→ **ASSIGNED TASK**: A verbatim copy of the data is wanted, minus any picture in it.

** Opening GIVEN MATERIAL block **

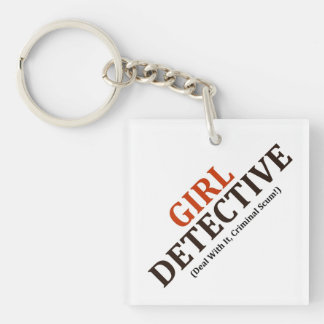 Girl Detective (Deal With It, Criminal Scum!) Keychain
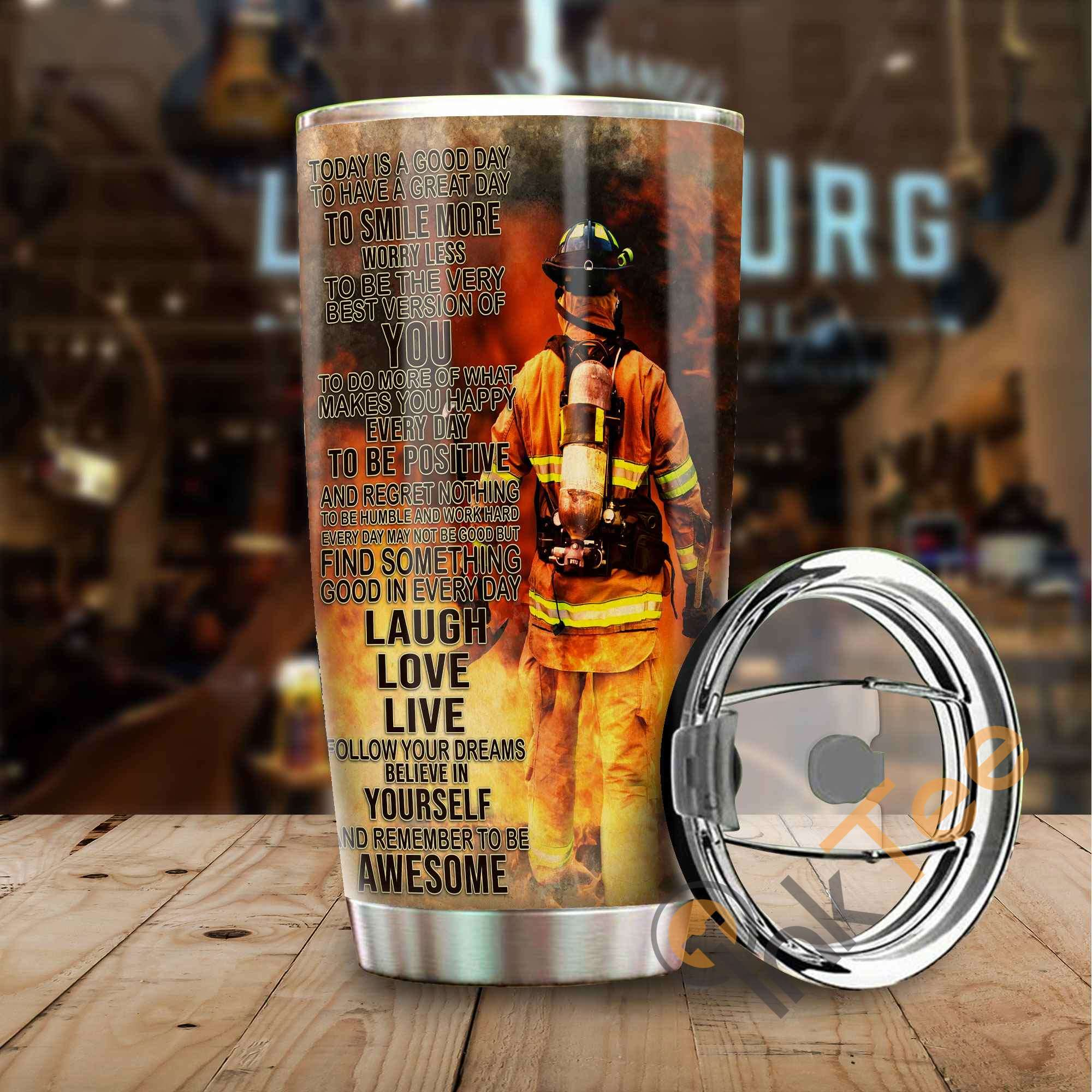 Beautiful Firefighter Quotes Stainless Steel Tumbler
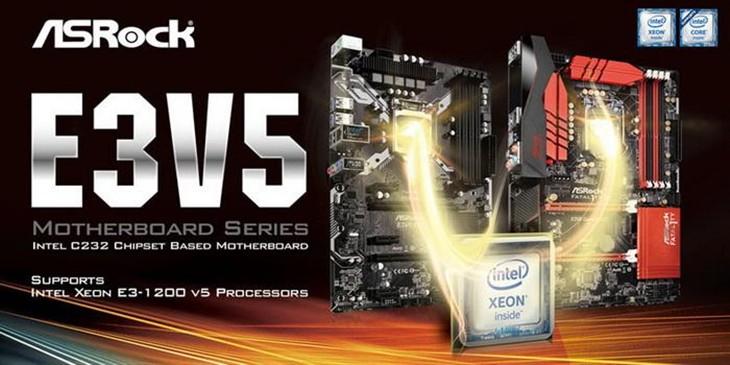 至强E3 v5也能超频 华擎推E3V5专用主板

** Closing GIVEN MATERIAL block **

→ **SOLUTION TO THIS TASK**:
 Girl Detective (Deal With It, Criminal Scum!) Keychain
 Beautiful Firefighter Quotes Stainless Steel Tumbler
 至强E3 v5也能超频 华擎推E3V5专用主板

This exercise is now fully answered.